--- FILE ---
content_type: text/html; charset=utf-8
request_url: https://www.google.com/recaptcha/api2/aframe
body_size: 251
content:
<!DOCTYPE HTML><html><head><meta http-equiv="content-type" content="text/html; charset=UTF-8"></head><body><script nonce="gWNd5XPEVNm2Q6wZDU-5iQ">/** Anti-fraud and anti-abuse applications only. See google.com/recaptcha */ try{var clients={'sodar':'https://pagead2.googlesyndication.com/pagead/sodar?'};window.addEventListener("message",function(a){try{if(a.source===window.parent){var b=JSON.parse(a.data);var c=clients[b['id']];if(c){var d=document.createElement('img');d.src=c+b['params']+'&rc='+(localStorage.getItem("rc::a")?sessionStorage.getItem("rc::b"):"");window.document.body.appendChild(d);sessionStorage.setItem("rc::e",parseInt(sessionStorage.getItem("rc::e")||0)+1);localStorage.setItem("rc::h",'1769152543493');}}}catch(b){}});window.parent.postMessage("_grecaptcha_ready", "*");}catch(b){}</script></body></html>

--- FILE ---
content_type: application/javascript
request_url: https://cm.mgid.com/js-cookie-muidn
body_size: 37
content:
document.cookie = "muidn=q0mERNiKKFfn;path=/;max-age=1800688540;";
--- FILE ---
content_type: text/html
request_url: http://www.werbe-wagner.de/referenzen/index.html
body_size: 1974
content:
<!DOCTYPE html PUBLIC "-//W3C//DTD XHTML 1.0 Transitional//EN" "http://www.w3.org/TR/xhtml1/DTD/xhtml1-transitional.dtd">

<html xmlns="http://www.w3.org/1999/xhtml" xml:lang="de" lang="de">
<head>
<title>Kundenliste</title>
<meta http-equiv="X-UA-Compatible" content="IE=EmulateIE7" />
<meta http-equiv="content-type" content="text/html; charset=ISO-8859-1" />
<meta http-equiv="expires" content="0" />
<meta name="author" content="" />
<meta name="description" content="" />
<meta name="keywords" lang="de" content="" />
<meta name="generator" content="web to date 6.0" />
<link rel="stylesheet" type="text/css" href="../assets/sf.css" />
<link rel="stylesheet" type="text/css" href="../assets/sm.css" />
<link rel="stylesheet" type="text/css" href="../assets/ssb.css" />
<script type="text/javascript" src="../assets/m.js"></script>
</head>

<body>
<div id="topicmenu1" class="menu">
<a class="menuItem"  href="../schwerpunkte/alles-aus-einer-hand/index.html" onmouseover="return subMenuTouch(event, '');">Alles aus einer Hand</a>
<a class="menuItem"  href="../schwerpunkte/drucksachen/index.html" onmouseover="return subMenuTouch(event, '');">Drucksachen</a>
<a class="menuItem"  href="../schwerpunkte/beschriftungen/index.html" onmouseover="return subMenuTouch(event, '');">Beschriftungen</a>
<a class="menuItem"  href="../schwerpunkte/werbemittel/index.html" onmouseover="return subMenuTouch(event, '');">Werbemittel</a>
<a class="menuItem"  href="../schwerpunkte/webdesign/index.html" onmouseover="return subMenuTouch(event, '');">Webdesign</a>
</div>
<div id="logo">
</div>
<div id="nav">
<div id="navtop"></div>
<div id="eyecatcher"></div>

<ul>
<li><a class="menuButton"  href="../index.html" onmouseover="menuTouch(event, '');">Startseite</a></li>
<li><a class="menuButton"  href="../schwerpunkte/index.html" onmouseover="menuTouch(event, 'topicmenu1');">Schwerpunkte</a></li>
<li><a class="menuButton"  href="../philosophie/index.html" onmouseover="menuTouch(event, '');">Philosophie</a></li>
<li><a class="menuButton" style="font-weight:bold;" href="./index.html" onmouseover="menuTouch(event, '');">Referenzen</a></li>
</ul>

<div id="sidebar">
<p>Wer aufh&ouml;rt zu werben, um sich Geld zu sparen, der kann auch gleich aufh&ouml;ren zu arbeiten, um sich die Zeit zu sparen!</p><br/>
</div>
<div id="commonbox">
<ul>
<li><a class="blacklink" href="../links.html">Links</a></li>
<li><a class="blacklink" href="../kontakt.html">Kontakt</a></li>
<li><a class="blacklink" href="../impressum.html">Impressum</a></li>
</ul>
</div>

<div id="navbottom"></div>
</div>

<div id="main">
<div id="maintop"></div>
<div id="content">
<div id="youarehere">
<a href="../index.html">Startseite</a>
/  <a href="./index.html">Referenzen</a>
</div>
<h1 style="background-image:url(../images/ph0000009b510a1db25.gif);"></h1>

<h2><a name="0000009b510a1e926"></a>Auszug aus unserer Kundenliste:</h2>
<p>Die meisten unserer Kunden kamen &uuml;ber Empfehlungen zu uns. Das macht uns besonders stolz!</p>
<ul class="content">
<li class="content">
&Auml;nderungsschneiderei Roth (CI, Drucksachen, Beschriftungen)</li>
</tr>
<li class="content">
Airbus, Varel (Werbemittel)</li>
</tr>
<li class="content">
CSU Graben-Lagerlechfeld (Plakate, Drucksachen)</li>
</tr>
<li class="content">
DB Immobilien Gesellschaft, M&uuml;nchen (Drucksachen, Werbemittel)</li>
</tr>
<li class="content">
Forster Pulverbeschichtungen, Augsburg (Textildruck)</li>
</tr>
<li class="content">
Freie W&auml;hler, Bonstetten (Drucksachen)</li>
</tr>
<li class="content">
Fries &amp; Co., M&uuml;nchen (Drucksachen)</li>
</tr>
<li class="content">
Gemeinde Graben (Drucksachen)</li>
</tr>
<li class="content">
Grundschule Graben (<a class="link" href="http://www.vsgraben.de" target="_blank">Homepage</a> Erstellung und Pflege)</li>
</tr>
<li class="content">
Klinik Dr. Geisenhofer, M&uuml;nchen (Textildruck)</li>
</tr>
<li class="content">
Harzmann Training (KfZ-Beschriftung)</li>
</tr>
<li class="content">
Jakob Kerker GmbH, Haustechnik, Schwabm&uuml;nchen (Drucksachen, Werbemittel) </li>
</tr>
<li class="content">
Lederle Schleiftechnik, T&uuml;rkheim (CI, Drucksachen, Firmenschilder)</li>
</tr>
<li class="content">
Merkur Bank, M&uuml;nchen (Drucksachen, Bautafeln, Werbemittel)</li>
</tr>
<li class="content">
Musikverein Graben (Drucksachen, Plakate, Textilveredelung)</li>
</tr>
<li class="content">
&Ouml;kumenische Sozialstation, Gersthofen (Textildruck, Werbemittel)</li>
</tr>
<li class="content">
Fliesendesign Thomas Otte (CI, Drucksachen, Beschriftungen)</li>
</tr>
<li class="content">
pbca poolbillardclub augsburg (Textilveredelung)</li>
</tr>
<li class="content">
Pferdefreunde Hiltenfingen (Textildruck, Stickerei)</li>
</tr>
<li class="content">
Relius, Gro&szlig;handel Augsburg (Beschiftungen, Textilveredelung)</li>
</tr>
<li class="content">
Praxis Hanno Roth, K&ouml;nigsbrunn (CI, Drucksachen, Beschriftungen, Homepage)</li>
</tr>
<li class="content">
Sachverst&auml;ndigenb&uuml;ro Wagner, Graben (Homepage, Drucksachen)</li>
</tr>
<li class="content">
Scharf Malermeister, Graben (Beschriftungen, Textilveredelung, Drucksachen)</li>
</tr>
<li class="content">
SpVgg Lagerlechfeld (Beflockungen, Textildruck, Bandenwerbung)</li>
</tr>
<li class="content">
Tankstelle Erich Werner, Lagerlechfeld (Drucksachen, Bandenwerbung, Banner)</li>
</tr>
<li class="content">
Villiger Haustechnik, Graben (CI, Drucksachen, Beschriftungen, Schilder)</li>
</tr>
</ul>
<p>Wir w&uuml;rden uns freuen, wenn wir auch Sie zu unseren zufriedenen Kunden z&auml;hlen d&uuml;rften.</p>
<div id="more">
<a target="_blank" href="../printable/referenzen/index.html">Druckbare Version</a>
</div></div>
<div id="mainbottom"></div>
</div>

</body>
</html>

· · · · · · ·

→ **Problem to work on**:
Respond with a number only, the count of lines in the entries where the string "stylesheet" occurs.

→ **Exercise response**:
3